Tuesday 20 October 2009

Dispatches: Ready For a Riot

I couldn’t help but thinking as I watched Channel Four’s Dispatches documentary last night, Ready For A Riot, that when the police spoke of there being only two ways of dealing with “public order offences” (protests) – containment or crowd dispersal – they were forgetting secret option number 3: do nothing and let the protest run its course.

I have not been to a single protest yet where the police presence has helped keep the peace; yet almost every protest that I have attended in which the police have been involved has ended in either a riot, or running violence.

The assumption made – at least in public, where the admission of plain and simple oppression of dissident opinion would be too damaging – is that protests need policing, or else they might get out of hand.

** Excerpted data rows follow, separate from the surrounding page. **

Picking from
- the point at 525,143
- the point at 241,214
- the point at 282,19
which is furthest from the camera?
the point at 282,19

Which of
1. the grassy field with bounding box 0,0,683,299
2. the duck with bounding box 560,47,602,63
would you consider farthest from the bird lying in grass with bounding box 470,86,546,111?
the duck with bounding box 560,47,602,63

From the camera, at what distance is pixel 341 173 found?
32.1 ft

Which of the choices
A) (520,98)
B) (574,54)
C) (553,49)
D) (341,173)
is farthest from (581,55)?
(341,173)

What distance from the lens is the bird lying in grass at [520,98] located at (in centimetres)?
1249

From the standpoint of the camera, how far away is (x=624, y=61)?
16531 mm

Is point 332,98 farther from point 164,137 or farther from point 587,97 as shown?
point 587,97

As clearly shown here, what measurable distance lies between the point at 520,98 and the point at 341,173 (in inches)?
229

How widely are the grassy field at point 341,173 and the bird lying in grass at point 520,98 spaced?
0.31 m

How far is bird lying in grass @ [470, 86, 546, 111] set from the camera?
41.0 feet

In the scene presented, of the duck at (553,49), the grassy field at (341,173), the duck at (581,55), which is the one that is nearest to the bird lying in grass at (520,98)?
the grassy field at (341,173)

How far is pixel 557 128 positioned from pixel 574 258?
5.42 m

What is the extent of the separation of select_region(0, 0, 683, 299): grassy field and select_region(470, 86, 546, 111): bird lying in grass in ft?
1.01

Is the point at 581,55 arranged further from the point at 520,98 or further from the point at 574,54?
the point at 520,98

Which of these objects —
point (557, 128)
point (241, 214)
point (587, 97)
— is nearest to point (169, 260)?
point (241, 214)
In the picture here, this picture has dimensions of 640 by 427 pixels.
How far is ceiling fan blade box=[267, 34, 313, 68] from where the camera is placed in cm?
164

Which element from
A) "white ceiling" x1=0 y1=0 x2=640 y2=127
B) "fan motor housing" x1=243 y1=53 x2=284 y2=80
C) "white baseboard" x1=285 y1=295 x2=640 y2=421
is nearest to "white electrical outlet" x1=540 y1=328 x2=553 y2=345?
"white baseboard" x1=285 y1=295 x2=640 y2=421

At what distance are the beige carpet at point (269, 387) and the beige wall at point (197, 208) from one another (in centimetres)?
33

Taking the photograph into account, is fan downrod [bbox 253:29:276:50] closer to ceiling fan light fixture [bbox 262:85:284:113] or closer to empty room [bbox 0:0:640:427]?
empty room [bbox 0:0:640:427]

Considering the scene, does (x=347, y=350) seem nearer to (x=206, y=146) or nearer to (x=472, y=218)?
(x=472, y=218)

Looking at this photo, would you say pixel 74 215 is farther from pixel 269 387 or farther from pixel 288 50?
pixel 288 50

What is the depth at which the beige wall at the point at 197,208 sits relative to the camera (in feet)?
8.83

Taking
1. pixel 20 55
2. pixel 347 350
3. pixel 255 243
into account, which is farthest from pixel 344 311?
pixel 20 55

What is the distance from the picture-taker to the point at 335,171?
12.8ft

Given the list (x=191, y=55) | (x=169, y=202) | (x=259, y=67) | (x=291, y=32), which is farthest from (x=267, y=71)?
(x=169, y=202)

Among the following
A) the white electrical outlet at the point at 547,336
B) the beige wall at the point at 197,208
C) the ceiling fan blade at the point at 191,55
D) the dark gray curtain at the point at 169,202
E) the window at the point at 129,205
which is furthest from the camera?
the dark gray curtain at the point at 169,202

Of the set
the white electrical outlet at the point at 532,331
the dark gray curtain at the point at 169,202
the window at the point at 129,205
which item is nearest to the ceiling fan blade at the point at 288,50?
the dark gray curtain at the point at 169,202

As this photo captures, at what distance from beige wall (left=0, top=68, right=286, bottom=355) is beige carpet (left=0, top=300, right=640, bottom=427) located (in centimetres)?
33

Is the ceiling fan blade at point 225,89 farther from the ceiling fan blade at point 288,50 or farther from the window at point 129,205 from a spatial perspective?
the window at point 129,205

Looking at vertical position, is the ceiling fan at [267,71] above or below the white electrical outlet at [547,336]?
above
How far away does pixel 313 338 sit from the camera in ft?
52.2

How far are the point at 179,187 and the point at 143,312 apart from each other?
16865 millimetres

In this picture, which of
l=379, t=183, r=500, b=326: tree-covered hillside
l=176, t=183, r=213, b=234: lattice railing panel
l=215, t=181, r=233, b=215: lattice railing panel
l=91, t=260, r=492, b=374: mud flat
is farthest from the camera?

How about we start making a new assumption though, one actually based on evidence: police turn peaceful protests into riots time after time after time.  Protests do not automatically need to be contained or dispersed, they need to be listened to and embraced – without any policing at all – because they are the cornerstone of any functioning democracy.

Now I would be perfectly happy for police to come in – riot vans and all – and restore law and order after an un-policed protest erupted into a genuinely threatening riot (were that ever to happen), but until the citizens of a country are trusted enough that they can voice their political opinions without fear of threat or violence from the State, then we will never truly live in a democracy.